GOA is getting behind national concealed carry:
The Vitter bill treats concealed carry permits much the same as drivers’ licenses, where one state’s license is recognized in all other states.
In addressing the matter of reciprocity, the first concern of GOA and Sen. Vitter is that it be done constitutionally and that it respects states’ rights.
Unlike another senate reciprocity measure, S. 388, Vitter’s bill does not establish “national standards” for concealed carry. It simply says that states that allow concealed carry must recognize the CCW permits of other states.
State driver’s licenses are recognized by other states through reciprocity, in a similar manner to concealed carry licenses, and through a series of compacts between the states meant to govern drivers licensing. The federal government has nothing to do with it.
I’ve said before, the only constitutional way I believe the federal government can force national concealed carry is to use its powers under the 14th amendment. Most bills I’ve seen so far rely on the herpes theory of the commerce clause, meaning since the gun once moved in interstate commerce, the federal government can forever regulate anything having to do with that product, even if the activity in question is wholly intrastate. While I’d love to see national concealed carry reciprocity, I don’t want to see it at the expense of furthering this deranged view of the commerce power.

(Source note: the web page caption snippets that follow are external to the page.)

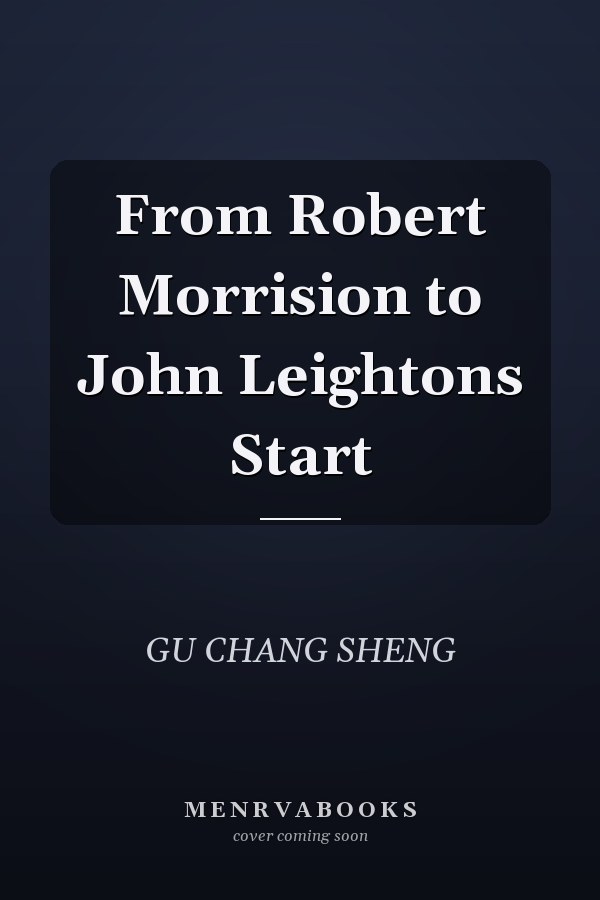 From Robert Morrision to John Leightons Start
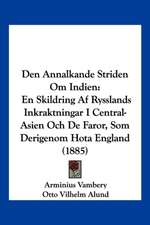 Den Annalkande Striden Om Indien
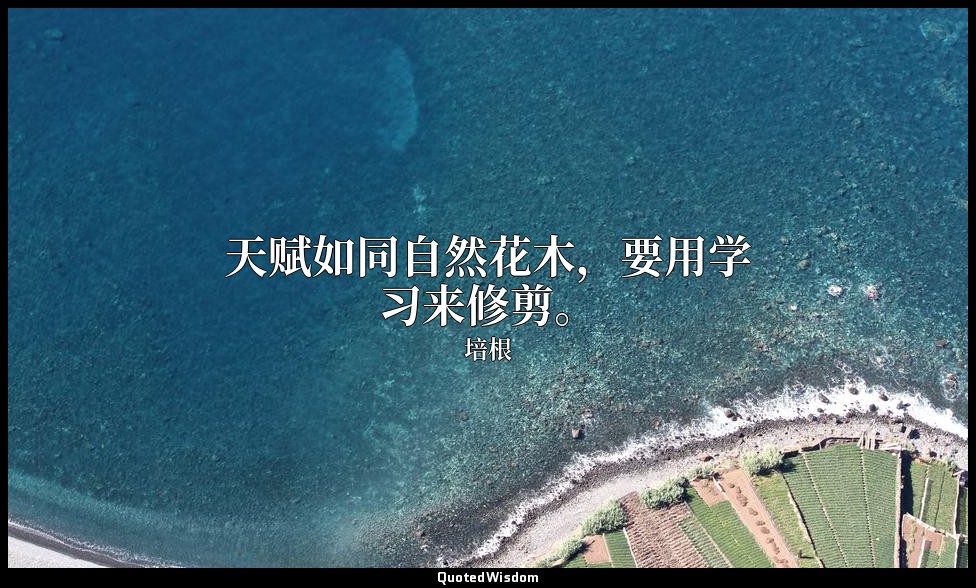天赋如同自然花木，要用学习来修剪。 — 培根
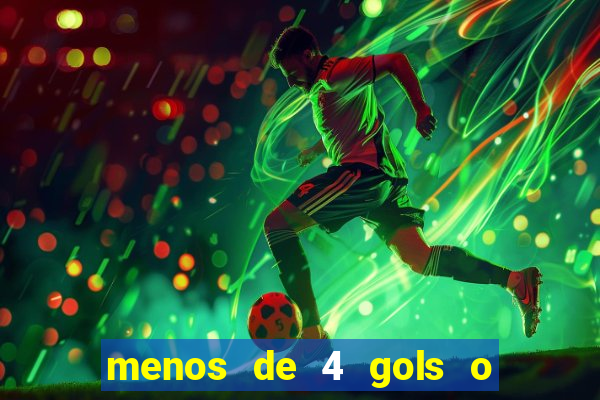 menos de 4 gols o que significa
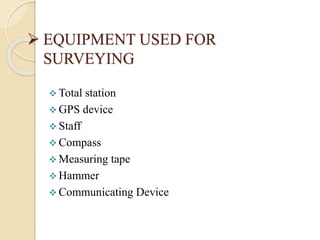 EQUIPMENT USED FOR
SURVEYING
 Total station
 GPS device
 Staff
 Compass
 Measuring tape
 Hammer
 Communicating Device
 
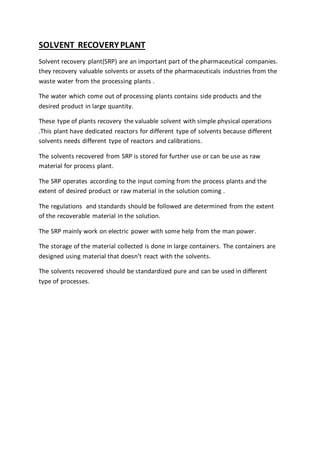 SOLVENT RECOVERYPLANT
Solvent recovery plant(SRP) are an important part of the pharmaceutical companies.
they recovery valuable solvents or assets of the pharmaceuticals industries from the
waste water from the processing plants .
The water which come out of processing plants contains side products and the
desired product in large quantity.
These type of plants recovery the valuable solvent with simple physical operations
.This plant have dedicated reactors for different type of solvents because different
solvents needs different type of reactors and calibrations.
The solvents recovered from SRP is stored for further use or can be use as raw
material for process plant.
The SRP operates according to the input coming from the process plants and the
extent of desired product or raw material in the solution coming .
The regulations and standards should be followed are determined from the extent
of the recoverable material in the solution.
The SRP mainly work on electric power with some help from the man power.
The storage of the material collected is done in large containers. The containers are
designed using material that doesn’t react with the solvents.
The solvents recovered should be standardized pure and can be used in different
type of processes.
 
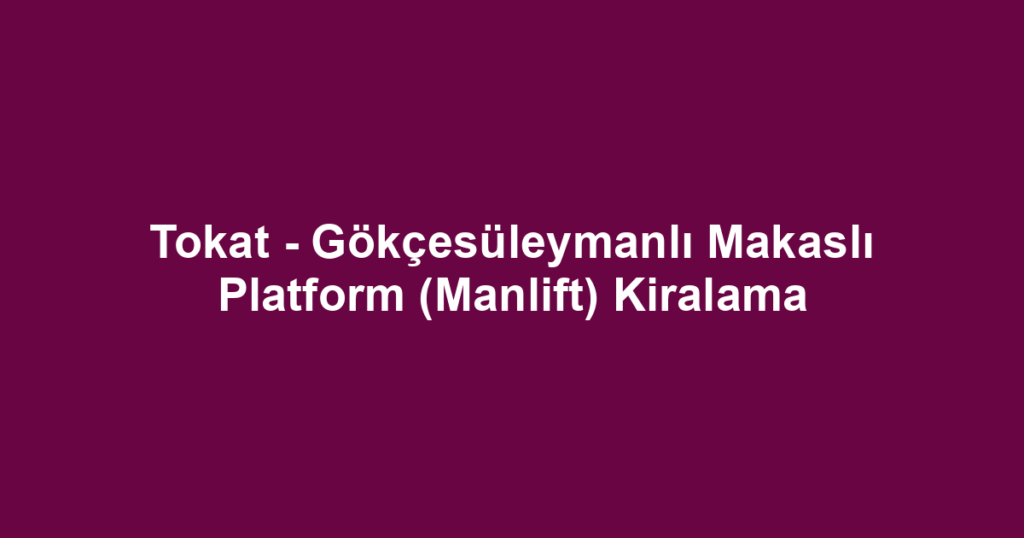 Tokat - Gökçesüleymanlı Makaslı Platform (Manlift) Kiralama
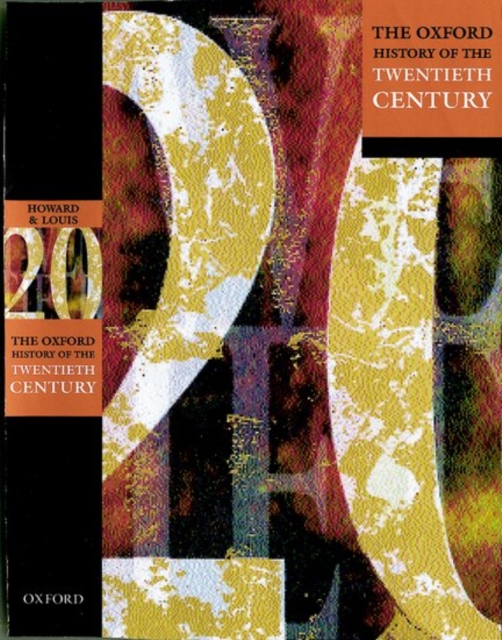 The Oxford History of the Twentieth Century, Hardback Book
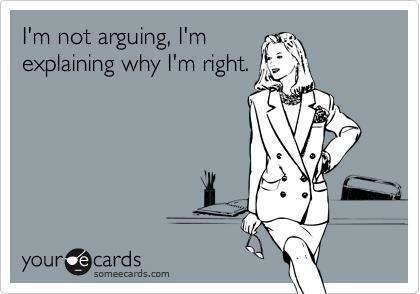 not arguing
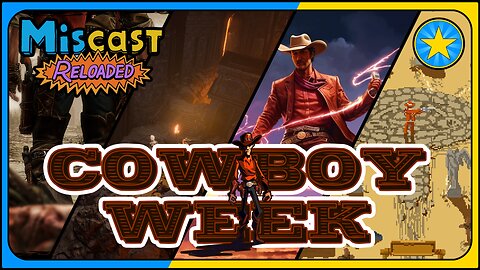 The Miscast Reloaded: Cowboy Week Highlights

UPDATE: Is it wrong of me to point out the irony of a “no compromise” gun group getting behind a bill that’s absolutely a compromise?  I mean, if we have a second amendment right to carry a gun in any manner we please without asking for government permission, then supporting a bill that would allow the licensing system to stand, and allow Illinois and Wisconsin to continue to violate our rights would be a compromise, wouldn’t it?
I eagerly await an explanation from Larry Pratt about how this incrementalist approach is anything other than a sell out.